Assignment >> Every record below must be returned word for word, with the pictures left out.

Record excerpts >>
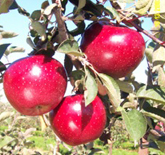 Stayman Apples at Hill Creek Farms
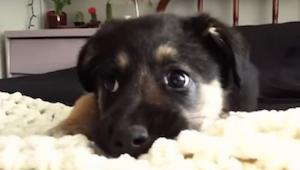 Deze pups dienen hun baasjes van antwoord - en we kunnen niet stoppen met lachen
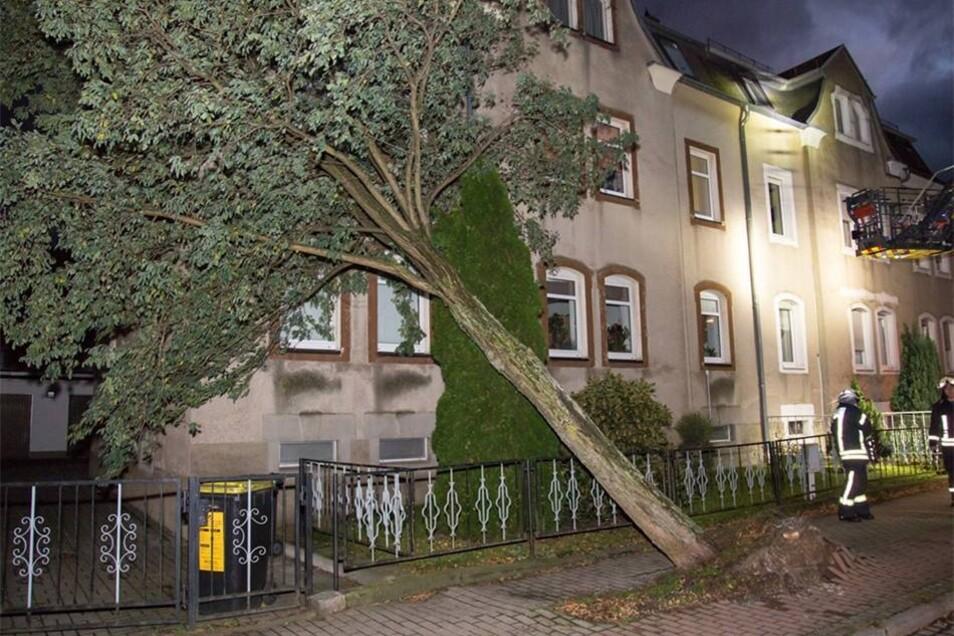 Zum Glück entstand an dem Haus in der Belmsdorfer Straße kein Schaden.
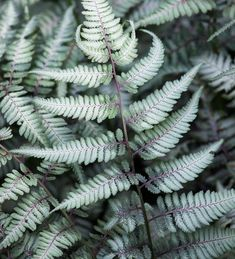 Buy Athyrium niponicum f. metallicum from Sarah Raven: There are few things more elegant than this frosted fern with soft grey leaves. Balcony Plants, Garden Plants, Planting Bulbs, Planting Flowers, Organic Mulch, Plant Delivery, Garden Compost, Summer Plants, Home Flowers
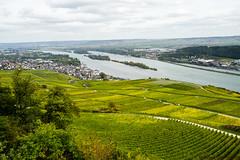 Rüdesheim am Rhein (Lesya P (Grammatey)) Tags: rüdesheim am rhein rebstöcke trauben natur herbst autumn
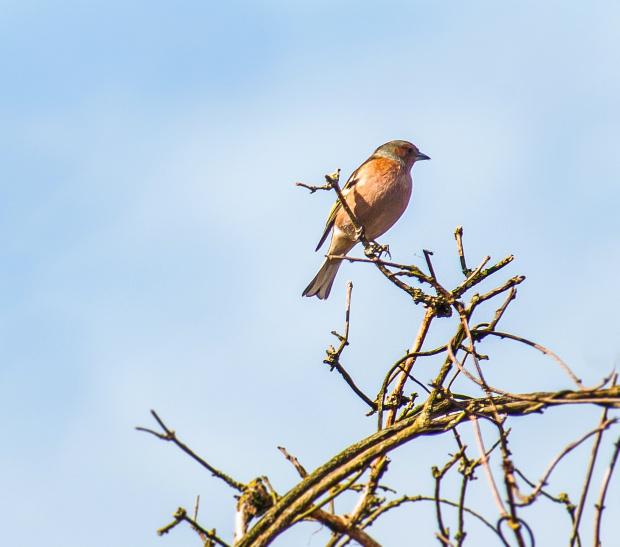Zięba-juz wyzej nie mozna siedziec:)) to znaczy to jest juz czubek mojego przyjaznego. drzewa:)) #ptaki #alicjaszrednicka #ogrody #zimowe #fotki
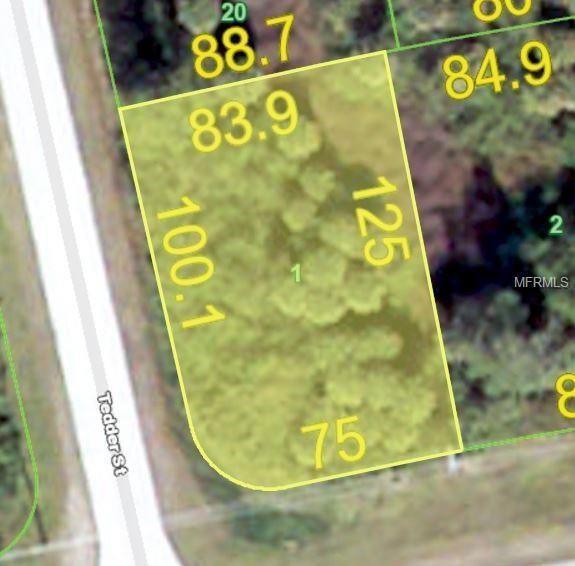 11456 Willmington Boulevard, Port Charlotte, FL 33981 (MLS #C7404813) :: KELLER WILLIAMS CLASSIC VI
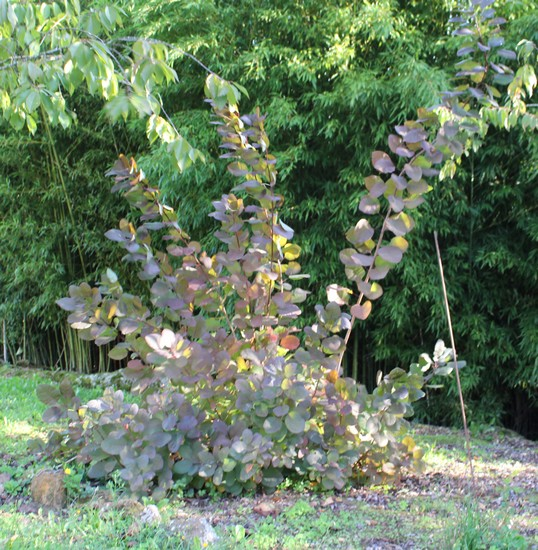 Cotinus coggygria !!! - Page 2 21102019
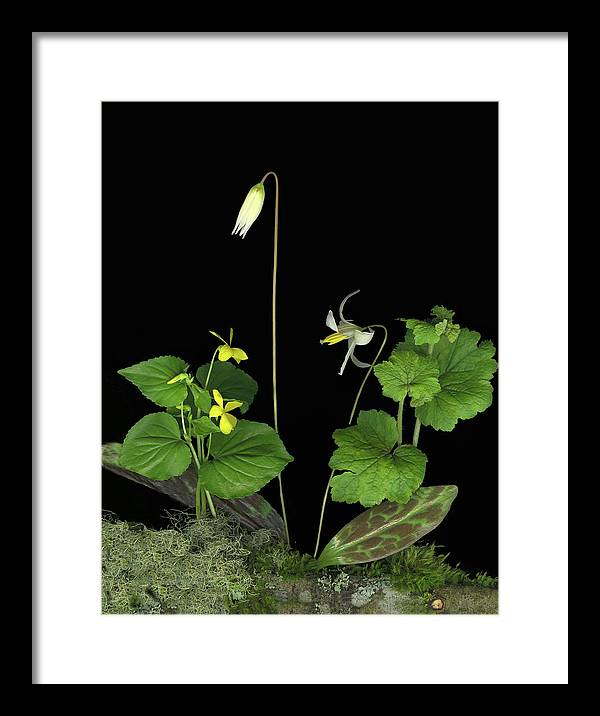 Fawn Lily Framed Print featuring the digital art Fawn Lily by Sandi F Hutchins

Your solution >>
 Stayman Apples at Hill Creek Farms
 Deze pups dienen hun baasjes van antwoord - en we kunnen niet stoppen met lachen
 Zum Glück entstand an dem Haus in der Belmsdorfer Straße kein Schaden.
 Buy Athyrium niponicum f. metallicum from Sarah Raven: There are few things more elegant than this frosted fern with soft grey leaves. Balcony Plants, Garden Plants, Planting Bulbs, Planting Flowers, Organic Mulch, Plant Delivery, Garden Compost, Summer Plants, Home Flowers
 Rüdesheim am Rhein (Lesya P (Grammatey)) Tags: rüdesheim am rhein rebstöcke trauben natur herbst autumn
Zięba-juz wyzej nie mozna siedziec:)) to znaczy to jest juz czubek mojego przyjaznego. drzewa:)) #ptaki #alicjaszrednicka #ogrody #zimowe #fotki
 11456 Willmington Boulevard, Port Charlotte, FL 33981 (MLS #C7404813) :: KELLER WILLIAMS CLASSIC VI
 Cotinus coggygria !!! - Page 2 21102019
 Fawn Lily Framed Print featuring the digital art Fawn Lily by Sandi F Hutchins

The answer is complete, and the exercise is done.